* **Given passage**
I'm trying to create a piece of my spreadsheet that is an "average predictor". As an example: say a batsman has an average of 24 from 40 innings (in other words, has scored 960 runs). If he consistently performs at an average of 40 runs per innings from here on in, how many innings will it take for him to raise his career average to 30?
It's pretty easy to work this example out by hand, and just as easy to solve the general problem with a while loop. However, as mentioned, I can't use loops. Any ideas or suggestions?
You don't need a loop for this purpose. You can solve it by using the following formula (moving average):
(current_avg * current_innings + avg * x)/(current_innings + x) = goal_avg
You have to solve the equation for x.
Your example calculated on Wolfram Alpha:
Input: (24 * 40 + 40 * x)/(40 + x) = 30 solve x
Result: x=24
Link
As recommended by #StriplingWarrior in a comment on the question, write out the general equation, solve it algebraically, and use the resulting formula in your spreadsheet. The raw equation is given in the prior answer by #trylimits. I'm using slightly different identifiers to bring out the symmetry of the problem:
(old_avg * old_innings + new_avg * new_innings)/(old_innings + new_innings)

* **Records provided**
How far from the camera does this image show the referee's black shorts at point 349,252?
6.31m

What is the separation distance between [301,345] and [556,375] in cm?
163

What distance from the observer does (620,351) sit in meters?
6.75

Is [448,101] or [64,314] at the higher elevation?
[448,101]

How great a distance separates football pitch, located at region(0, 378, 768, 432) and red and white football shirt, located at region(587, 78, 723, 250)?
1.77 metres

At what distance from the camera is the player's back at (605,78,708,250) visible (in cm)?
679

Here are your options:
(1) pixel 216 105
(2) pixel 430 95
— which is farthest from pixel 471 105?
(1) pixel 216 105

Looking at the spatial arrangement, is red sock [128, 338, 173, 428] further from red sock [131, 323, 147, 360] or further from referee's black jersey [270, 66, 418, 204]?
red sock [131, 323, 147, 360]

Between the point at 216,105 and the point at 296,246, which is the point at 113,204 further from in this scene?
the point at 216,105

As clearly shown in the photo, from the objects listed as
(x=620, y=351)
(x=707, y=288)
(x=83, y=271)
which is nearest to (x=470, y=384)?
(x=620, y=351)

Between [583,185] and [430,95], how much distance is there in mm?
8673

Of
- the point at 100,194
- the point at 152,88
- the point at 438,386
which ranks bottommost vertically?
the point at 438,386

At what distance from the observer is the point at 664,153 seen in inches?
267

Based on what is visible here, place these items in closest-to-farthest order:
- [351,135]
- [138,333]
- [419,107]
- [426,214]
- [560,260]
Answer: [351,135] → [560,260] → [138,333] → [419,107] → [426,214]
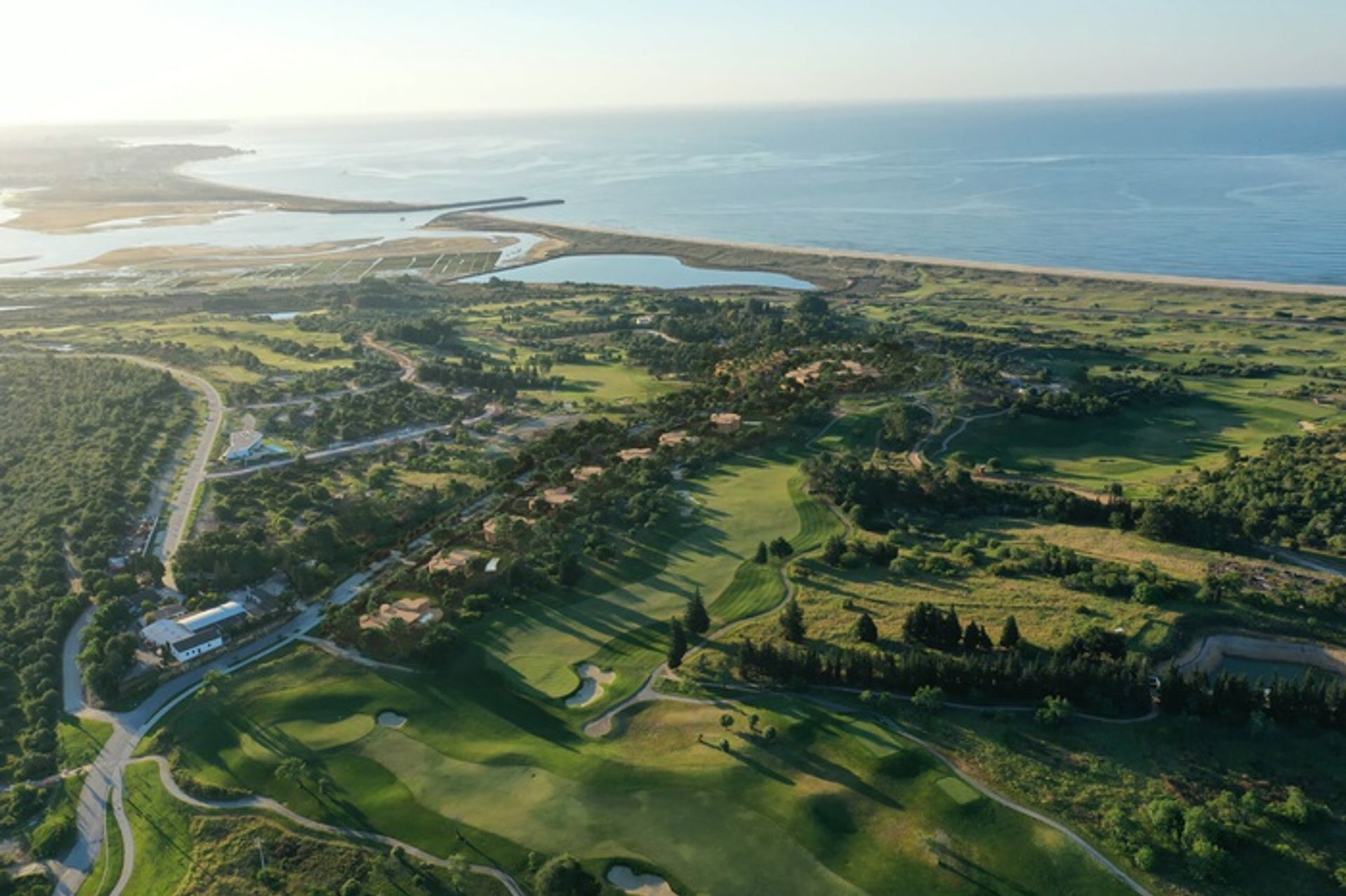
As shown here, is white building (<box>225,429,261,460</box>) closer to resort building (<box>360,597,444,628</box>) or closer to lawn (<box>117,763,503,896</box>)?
resort building (<box>360,597,444,628</box>)

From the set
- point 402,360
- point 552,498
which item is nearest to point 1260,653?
point 552,498

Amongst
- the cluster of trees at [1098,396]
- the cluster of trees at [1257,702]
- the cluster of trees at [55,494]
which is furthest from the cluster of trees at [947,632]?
the cluster of trees at [1098,396]

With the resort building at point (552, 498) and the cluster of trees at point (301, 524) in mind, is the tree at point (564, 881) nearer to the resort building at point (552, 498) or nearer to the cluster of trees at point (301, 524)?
the cluster of trees at point (301, 524)

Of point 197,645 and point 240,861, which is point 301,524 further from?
point 240,861

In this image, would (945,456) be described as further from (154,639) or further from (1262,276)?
(1262,276)

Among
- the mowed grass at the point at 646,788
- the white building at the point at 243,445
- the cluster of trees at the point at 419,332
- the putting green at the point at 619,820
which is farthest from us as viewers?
the cluster of trees at the point at 419,332

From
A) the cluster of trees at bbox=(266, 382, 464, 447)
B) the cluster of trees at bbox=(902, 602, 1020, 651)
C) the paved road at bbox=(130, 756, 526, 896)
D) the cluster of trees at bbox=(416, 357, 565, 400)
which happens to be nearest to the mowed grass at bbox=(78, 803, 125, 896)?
the paved road at bbox=(130, 756, 526, 896)
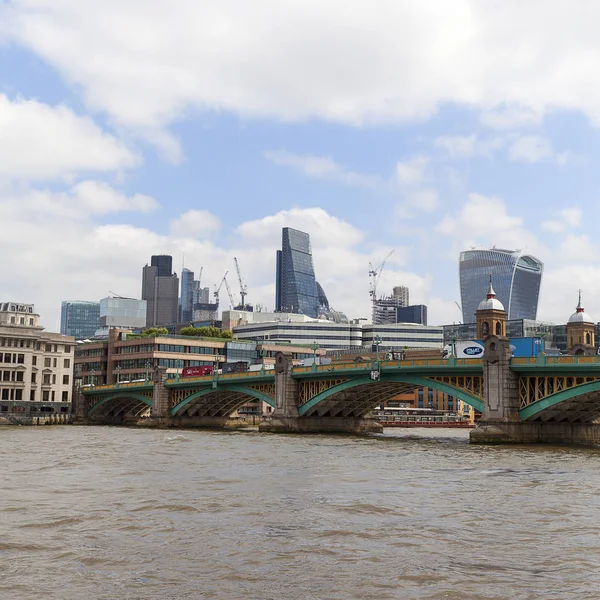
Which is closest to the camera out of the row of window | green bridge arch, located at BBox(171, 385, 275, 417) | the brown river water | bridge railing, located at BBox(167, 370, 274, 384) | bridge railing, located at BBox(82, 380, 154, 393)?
the brown river water

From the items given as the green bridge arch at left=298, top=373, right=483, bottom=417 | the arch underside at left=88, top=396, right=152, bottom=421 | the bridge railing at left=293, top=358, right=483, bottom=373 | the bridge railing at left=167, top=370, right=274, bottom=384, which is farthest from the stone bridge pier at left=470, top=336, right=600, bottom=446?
the arch underside at left=88, top=396, right=152, bottom=421

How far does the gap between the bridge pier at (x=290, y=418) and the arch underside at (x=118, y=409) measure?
158 ft

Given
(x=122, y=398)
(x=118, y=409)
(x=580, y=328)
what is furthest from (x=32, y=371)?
(x=580, y=328)

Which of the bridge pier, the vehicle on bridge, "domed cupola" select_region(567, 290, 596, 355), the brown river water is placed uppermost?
"domed cupola" select_region(567, 290, 596, 355)

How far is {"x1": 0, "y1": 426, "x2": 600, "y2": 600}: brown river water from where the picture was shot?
20.1 meters

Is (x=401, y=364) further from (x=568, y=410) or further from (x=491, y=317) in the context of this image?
(x=491, y=317)

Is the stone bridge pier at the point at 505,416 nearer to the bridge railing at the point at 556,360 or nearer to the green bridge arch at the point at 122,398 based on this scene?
the bridge railing at the point at 556,360

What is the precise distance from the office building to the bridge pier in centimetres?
5298

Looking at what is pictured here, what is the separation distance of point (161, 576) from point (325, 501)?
576 inches

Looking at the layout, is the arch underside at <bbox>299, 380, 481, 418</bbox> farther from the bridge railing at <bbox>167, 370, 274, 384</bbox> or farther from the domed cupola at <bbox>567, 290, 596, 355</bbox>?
the domed cupola at <bbox>567, 290, 596, 355</bbox>

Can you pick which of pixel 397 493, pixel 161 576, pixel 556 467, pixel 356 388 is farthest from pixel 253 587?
pixel 356 388

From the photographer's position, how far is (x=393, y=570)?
21.7 meters

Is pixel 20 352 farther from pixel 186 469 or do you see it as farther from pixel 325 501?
pixel 325 501

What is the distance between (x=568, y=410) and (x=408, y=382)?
18.0 meters
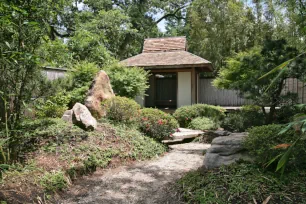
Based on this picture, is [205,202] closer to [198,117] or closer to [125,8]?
[198,117]

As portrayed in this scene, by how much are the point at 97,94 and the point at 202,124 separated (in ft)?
14.8

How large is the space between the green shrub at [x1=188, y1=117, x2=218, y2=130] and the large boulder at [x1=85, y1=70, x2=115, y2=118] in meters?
3.76

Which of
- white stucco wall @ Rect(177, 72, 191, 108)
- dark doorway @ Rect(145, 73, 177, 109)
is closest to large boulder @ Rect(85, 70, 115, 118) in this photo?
white stucco wall @ Rect(177, 72, 191, 108)

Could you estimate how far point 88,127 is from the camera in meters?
5.91

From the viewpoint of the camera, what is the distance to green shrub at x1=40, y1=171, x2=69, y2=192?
386 cm

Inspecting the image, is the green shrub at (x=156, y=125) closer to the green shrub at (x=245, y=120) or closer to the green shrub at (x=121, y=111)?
the green shrub at (x=121, y=111)

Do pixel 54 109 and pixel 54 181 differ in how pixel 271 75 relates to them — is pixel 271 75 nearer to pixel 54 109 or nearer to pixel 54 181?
pixel 54 181

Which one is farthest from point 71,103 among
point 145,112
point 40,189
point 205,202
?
point 205,202

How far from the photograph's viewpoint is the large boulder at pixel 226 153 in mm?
4359

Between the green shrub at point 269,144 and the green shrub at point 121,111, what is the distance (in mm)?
3763

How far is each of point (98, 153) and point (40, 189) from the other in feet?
5.29

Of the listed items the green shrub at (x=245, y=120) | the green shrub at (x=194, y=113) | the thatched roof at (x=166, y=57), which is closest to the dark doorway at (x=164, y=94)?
the thatched roof at (x=166, y=57)

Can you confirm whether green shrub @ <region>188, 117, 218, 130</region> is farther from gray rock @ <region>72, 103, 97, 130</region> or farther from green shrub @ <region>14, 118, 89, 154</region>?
green shrub @ <region>14, 118, 89, 154</region>

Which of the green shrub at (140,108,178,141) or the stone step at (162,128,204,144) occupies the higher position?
the green shrub at (140,108,178,141)
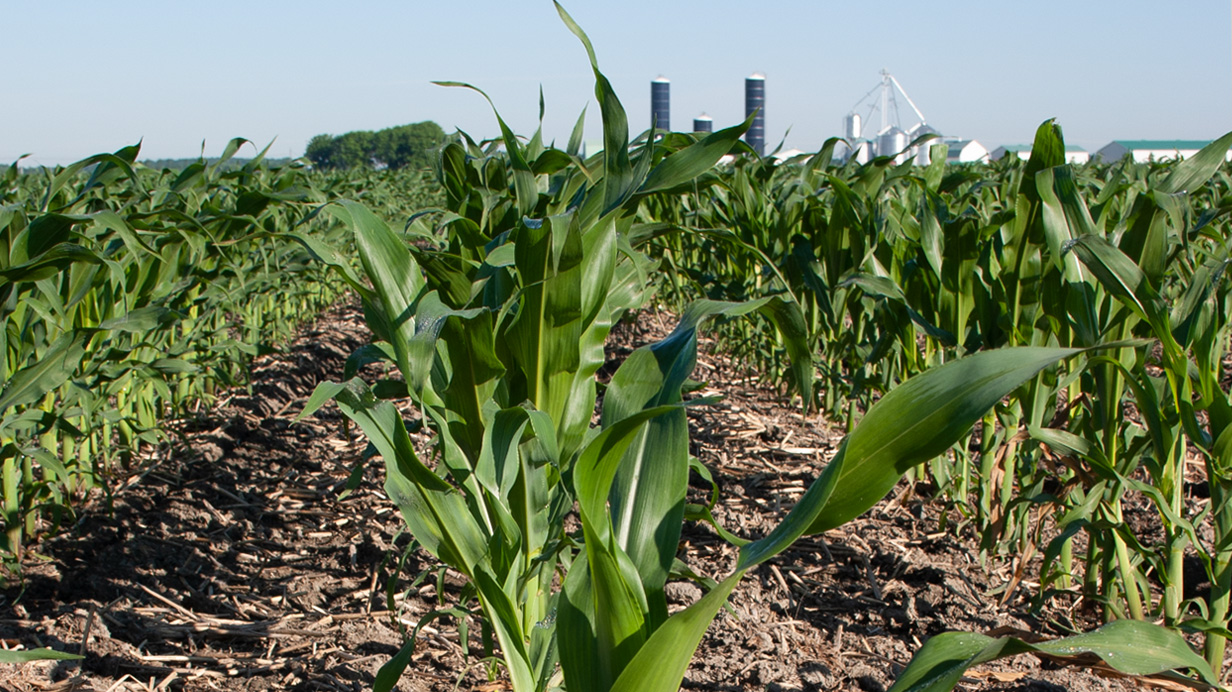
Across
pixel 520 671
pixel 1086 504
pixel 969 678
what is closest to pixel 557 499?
pixel 520 671

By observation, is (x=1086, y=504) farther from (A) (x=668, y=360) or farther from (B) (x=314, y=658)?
(B) (x=314, y=658)

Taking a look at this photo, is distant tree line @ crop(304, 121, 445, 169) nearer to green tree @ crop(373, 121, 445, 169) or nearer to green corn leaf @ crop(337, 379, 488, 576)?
green tree @ crop(373, 121, 445, 169)

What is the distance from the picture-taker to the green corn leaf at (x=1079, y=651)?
96 cm

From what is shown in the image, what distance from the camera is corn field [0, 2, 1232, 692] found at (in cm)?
110

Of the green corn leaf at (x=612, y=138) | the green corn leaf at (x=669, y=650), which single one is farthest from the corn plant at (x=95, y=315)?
the green corn leaf at (x=669, y=650)

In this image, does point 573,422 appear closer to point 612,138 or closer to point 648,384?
point 648,384

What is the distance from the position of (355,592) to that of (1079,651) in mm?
1937

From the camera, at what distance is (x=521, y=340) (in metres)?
1.52

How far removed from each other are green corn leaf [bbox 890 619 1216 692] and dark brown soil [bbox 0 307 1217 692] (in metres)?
0.88

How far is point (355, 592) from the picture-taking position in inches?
96.8

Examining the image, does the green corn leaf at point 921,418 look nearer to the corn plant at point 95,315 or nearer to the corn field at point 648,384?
the corn field at point 648,384

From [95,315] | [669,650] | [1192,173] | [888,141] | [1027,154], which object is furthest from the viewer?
[888,141]

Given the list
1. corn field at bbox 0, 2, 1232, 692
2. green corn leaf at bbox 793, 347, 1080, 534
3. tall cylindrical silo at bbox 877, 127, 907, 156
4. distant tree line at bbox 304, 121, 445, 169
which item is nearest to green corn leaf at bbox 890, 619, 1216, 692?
corn field at bbox 0, 2, 1232, 692

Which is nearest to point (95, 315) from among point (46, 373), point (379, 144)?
point (46, 373)
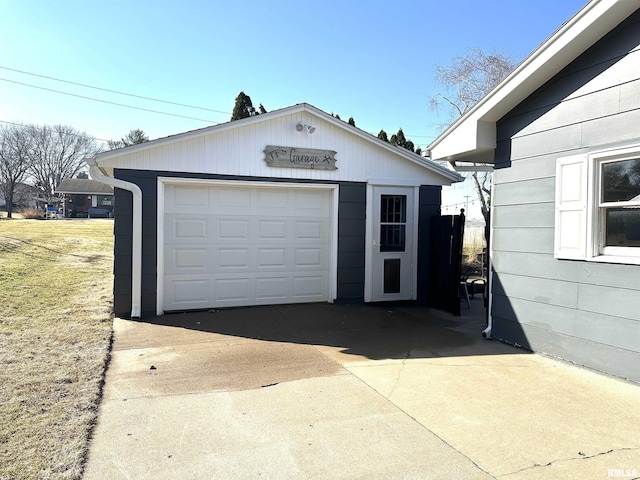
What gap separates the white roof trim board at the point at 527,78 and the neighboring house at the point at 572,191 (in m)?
0.01

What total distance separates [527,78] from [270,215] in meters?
4.46

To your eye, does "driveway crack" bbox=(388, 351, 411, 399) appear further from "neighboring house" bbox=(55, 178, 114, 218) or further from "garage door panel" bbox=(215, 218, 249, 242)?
"neighboring house" bbox=(55, 178, 114, 218)

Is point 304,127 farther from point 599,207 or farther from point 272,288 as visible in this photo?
point 599,207

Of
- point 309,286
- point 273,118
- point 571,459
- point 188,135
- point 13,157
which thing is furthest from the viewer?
point 13,157

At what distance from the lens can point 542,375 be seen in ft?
14.8

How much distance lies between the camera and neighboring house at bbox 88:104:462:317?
6969 mm

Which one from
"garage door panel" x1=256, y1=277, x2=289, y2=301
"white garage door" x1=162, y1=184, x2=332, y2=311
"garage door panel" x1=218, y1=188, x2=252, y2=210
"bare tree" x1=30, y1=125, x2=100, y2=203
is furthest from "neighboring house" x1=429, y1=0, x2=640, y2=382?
"bare tree" x1=30, y1=125, x2=100, y2=203

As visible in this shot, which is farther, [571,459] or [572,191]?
[572,191]

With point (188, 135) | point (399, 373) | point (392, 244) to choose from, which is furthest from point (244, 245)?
point (399, 373)

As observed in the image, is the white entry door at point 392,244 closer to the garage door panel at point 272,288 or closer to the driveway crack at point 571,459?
the garage door panel at point 272,288

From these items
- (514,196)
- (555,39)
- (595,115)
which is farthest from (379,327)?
(555,39)

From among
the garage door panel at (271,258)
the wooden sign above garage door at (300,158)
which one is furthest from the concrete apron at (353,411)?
the wooden sign above garage door at (300,158)

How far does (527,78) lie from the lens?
16.5 ft

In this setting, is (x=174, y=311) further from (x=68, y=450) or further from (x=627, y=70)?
(x=627, y=70)
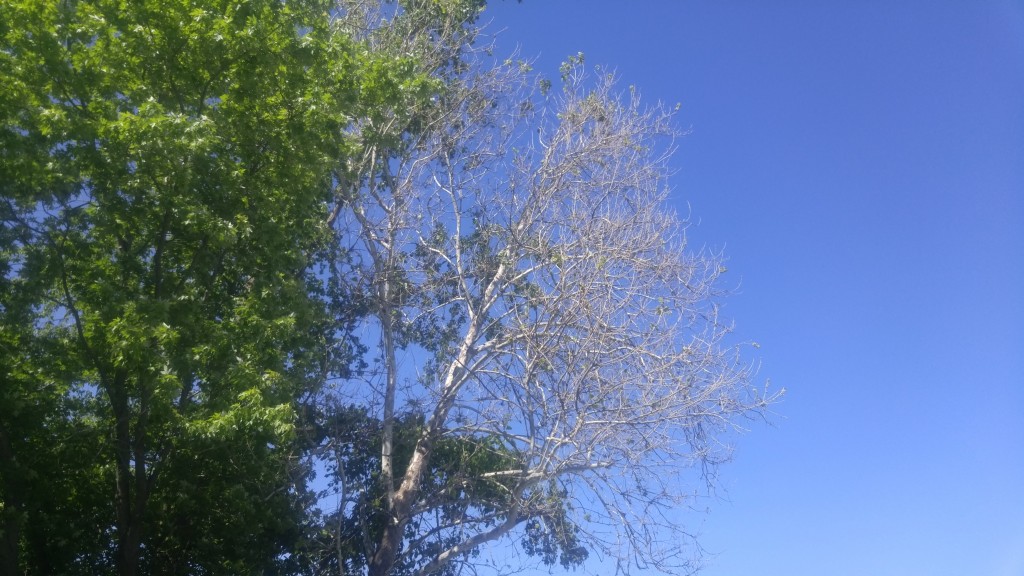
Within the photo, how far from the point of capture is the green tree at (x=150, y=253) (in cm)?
825

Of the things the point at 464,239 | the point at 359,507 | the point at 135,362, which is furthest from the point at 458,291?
the point at 135,362

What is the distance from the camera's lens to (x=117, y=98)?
916 centimetres

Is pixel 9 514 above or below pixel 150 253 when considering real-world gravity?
below

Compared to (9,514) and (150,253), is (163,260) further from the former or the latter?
(9,514)

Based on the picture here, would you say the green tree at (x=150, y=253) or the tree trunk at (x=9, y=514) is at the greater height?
the green tree at (x=150, y=253)

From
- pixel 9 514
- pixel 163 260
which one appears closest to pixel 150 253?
pixel 163 260

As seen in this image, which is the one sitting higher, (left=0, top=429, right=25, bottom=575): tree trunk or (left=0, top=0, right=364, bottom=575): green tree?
(left=0, top=0, right=364, bottom=575): green tree

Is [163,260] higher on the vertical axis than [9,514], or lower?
higher

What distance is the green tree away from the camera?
8250mm

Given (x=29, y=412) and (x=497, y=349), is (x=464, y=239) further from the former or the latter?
(x=29, y=412)

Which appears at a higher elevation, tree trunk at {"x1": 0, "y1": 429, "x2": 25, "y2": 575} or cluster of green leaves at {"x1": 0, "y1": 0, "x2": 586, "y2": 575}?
cluster of green leaves at {"x1": 0, "y1": 0, "x2": 586, "y2": 575}

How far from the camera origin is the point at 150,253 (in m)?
9.63

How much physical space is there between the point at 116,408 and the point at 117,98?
3.26m

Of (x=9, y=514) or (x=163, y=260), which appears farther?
(x=163, y=260)
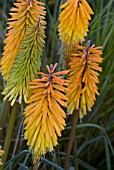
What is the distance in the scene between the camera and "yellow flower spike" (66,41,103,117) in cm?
136

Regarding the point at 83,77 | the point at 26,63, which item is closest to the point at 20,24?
the point at 26,63

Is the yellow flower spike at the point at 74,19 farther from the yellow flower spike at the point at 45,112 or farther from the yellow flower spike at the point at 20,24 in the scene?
the yellow flower spike at the point at 45,112

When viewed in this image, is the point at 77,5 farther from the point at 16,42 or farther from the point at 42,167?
the point at 42,167

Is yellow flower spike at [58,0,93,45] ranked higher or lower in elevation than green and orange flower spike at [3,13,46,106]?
higher

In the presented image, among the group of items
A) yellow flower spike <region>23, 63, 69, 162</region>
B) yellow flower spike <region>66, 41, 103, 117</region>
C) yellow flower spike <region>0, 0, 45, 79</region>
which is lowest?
yellow flower spike <region>23, 63, 69, 162</region>

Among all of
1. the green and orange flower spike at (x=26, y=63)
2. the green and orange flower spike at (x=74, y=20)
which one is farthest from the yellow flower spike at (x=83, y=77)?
the green and orange flower spike at (x=26, y=63)

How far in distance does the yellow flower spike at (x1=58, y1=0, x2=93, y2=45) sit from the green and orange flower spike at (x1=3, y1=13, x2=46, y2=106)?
126mm

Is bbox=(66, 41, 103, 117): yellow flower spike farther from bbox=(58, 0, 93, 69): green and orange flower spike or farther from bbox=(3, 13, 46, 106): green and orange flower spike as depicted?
bbox=(3, 13, 46, 106): green and orange flower spike

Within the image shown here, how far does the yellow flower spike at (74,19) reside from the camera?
1335 mm

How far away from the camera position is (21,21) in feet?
4.35

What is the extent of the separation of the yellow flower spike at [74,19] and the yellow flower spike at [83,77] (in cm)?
6

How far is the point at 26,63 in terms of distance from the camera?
1.24 m

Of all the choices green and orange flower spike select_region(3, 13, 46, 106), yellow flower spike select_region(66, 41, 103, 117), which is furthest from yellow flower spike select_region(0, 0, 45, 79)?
yellow flower spike select_region(66, 41, 103, 117)

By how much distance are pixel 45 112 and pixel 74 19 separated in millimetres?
352
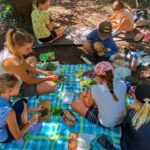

* **Task list**
(1) In the batting average passage, what result does Wolfram Alpha return for the example equation?
(2) Transcribe the portion of the batting average passage starting at "You don't need" and ending at "new_innings)/(old_innings + new_innings)".

* **Answer set**
(1) x=24

(2)
You don't need a loop for this purpose. You can solve it by using the following formula (moving average):
(current_avg * current_innings + avg * x)/(current_innings + x) = goal_avg
You have to solve the equation for x.
Your example calculated on Wolfram Alpha:
Input: (24 * 40 + 40 * x)/(40 + x) = 30 solve x
Result: x=24
Link
As recommended by #StriplingWarrior in a comment on the question, write out the general equation, solve it algebraically, and use the resulting formula in your spreadsheet. The raw equation is given in the prior answer by #trylimits. I'm using slightly different identifiers to bring out the symmetry of the problem:
(old_avg * old_innings + new_avg * new_innings)/(old_innings + new_innings)